• _WORK ITEM_:
Reproduce the passage of the BeagleBone Black message below that begins at the words "BeagleBone-Black" and stops after "the other's attention.".

• _EXCERPT_:
BeagleBone-Black

Andre Kesteloot andre.kesteloot at verizon.net
Fri May 3 22:36:44 CDT 2013


On 5/3/2013 22:37 PM, Louis Mamakos wrote:
> It does, however, have a couple of embedded RISC microcontrollers ("PRU" - Programmable Real-Time Unit) which can be used to do various tricks with the I/O pins that might be interesting for some applications.  Sort of what the PIC devices could do; complex programmable bit-banging and I/O vs. having dedicated or special purpose hardware peripherals.  These microcontrollers have some sort of mailbox communication means with the ARM core so that they can each get the other's attention.
>
> http://processors.wiki.ti.com/index.php/Programmable_Realtime_Unit_Subsystem
>
> For example, make a few more extra "soft" UARTs:  http://processors.wiki.ti.com/index.php/Soft-UART_Implementation_on_AM335X_PRU_-_Software_Users_Guide
>
> The Beaglebone Black looks really neat; more I/O pins than the RPi.  I might have to get one, hopefully it won't end up on the pile of all the other cool widgets.

• _DATASET SECTION_:
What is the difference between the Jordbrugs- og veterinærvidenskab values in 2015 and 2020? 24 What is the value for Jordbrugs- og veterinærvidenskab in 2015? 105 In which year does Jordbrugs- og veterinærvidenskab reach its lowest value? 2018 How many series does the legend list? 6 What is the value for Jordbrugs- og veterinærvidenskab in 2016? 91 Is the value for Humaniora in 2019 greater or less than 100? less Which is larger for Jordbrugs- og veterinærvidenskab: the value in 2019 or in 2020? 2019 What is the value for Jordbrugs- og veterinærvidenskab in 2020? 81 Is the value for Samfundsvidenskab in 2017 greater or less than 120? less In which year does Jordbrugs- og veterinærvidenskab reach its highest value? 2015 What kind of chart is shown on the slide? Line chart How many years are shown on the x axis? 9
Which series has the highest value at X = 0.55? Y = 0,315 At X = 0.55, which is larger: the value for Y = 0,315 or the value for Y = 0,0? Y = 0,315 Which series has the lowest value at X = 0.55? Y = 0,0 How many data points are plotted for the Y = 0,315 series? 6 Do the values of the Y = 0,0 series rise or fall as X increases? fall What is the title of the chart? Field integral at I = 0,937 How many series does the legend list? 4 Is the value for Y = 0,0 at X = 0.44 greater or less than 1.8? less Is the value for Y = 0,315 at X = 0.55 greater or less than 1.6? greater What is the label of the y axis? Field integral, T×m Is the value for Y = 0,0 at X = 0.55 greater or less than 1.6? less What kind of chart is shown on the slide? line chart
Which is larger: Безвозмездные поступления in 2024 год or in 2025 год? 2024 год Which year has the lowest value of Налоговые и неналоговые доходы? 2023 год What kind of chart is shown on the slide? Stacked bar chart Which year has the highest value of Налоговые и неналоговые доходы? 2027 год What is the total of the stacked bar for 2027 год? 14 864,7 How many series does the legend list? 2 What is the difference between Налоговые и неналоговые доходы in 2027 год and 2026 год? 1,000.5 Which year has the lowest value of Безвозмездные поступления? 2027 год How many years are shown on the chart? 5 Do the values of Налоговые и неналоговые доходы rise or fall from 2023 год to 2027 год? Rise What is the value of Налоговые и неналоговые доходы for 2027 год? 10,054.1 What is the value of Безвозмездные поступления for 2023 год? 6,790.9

• _ANSWER SPACE_:
BeagleBone-Black

Andre Kesteloot andre.kesteloot at verizon.net
Fri May 3 22:36:44 CDT 2013


On 5/3/2013 22:37 PM, Louis Mamakos wrote:
> It does, however, have a couple of embedded RISC microcontrollers ("PRU" - Programmable Real-Time Unit) which can be used to do various tricks with the I/O pins that might be interesting for some applications.  Sort of what the PIC devices could do; complex programmable bit-banging and I/O vs. having dedicated or special purpose hardware peripherals.  These microcontrollers have some sort of mailbox communication means with the ARM core so that they can each get the other's attention.